### Data excerpts
*** Begin section ***

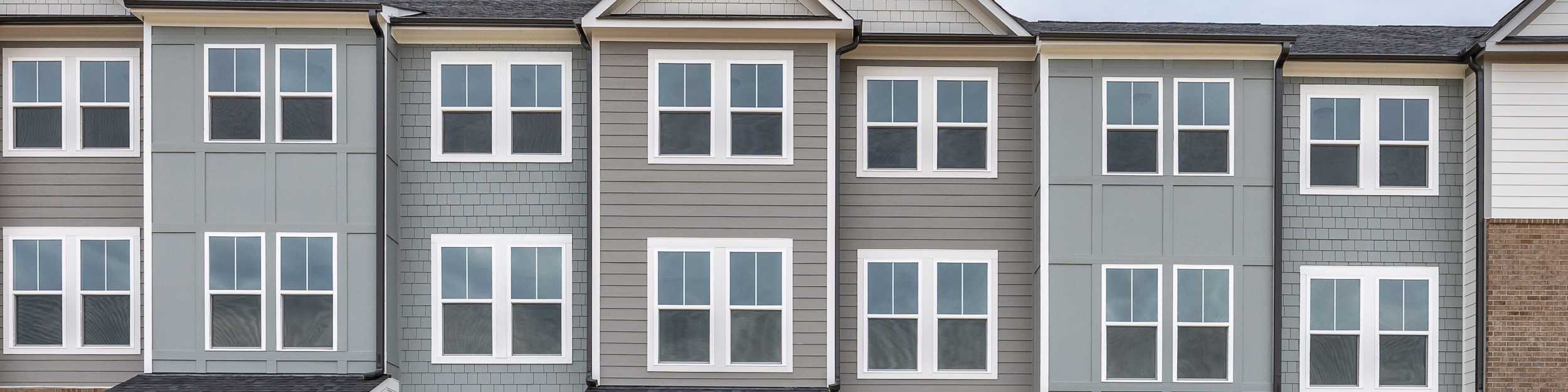 Three-story townhomes at Summers Walk in Davidson, NC, featuring modern brick and siding exteriors by Davidson Homes.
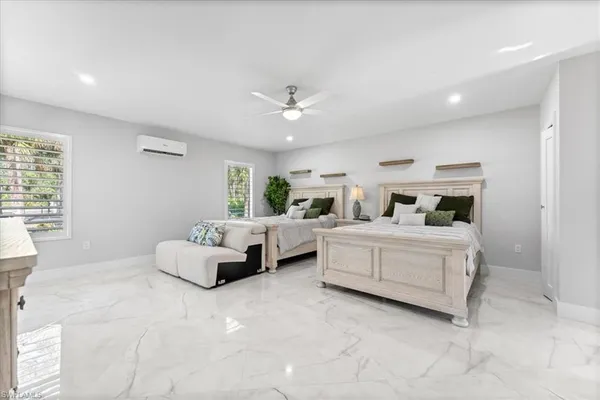 a bedroom with bed and white walls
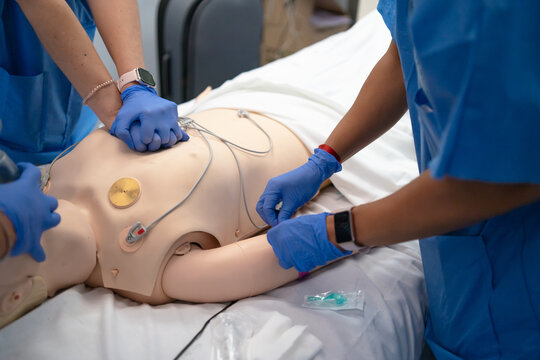 Medical students practicing cpr and iv insertion training
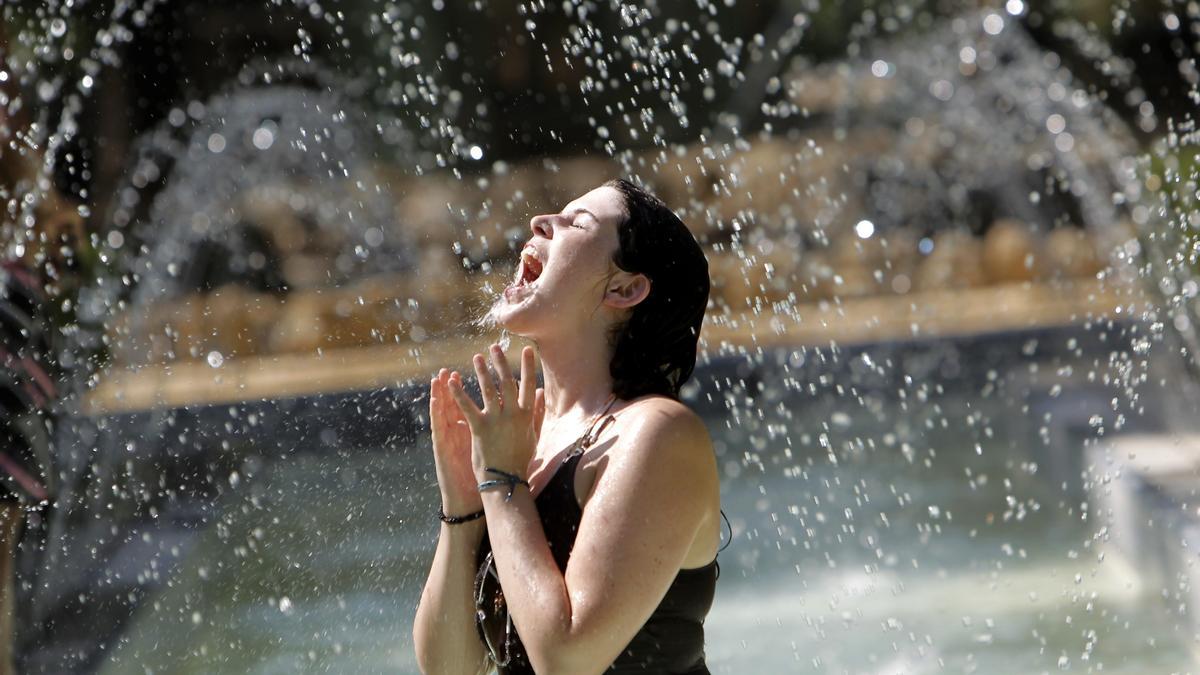 Una joven se refresca en una fuente durante una ola de calor.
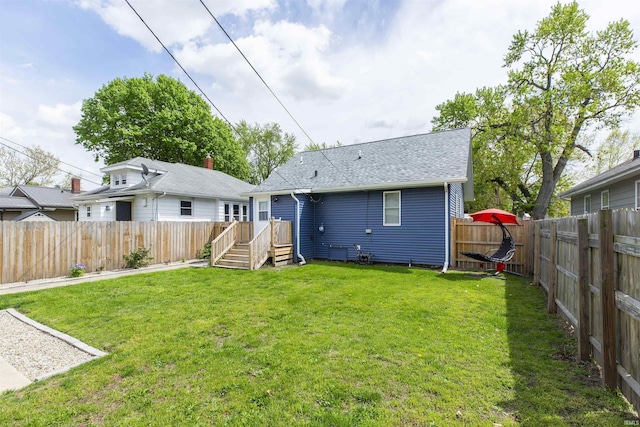rear view of property featuring a shingled roof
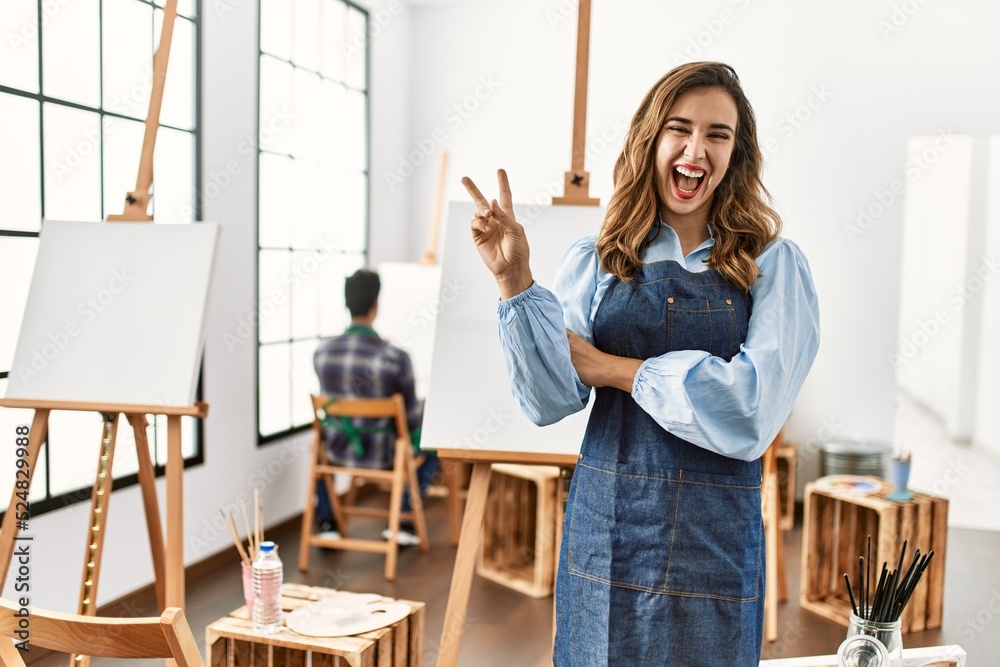 Poster young artist woman at art studio smiling with happy face winking at the camera doing victory sign. n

*** End section ***

### TASK DETAILS
The entries above should be retyped exactly, minus any pictures.

### FINISHED TASK
 Three-story townhomes at Summers Walk in Davidson, NC, featuring modern brick and siding exteriors by Davidson Homes.
 a bedroom with bed and white walls
 Medical students practicing cpr and iv insertion training
 Una joven se refresca en una fuente durante una ola de calor.
rear view of property featuring a shingled roof
 Poster young artist woman at art studio smiling with happy face winking at the camera doing victory sign. n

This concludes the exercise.